#### Qué se pide:
Contesta estas preguntas con lo que dice el fragmento sobre ¡Comprometeos!:
(a) ¿Qué edad tiene Gilles Vanderpooten?
(b) ¿De qué campo de concentración sobrevivió Stéphane Hessel?
(c) ¿Cuántas páginas tiene el libro?

#### Fragmento proporcionado:
##############################
Destino, 95 páginas

Tras el enorme éxito cosechado por ¡Indignaos!, en el que invitaba a los jóvenes a la insurrección pacífica, el francés Stéphane Hessel vuelve a la carga con ¡Comprometeos!. El escritor y activista Gilles Vanderpooten, de 27 años, conversa con el nonagenario miembro de la Resistencia y superviviente del campo de concentración de Buchenwald para conocer sus respuestas a los problemas sociales de hoy.




Gilles Vanderpooten: Uno de los mensajes que dirige a la juventud es el de resistir, como usted mismo hizo. Dice: «Basta que haya una minoría sólida, activa, de jóvenes que consideren que el compromiso significa algo, y en ese momento tendremos una Francia resistente». ¿Cómo se traslada el espíritu de la Resistencia a la actualidad? ¿En qué luchas concretas es necesario comprometerse?



Stéphane Hessel: La Resistencia fue un momento histórico muy especial, y no existe razón alguna para que se reproduzca de la misma forma: un país ocupado, gente que debe oponerse a una situación que le resulta insoportable.
##############################
#### Bloque de datos:
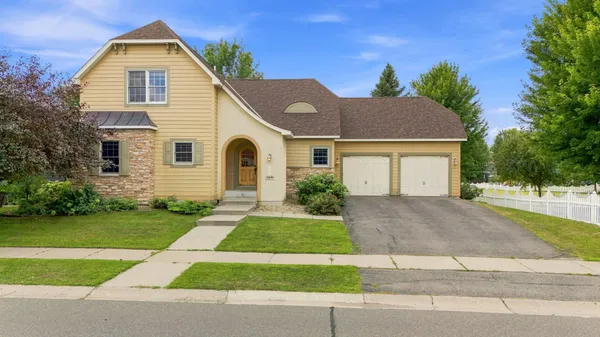 $575,000 | 11649 Laketowne View, Albertville, MN 55301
##############################
#### Respuesta:
(a) 27 años.
(b) Buchenwald.
(c) 95 páginas.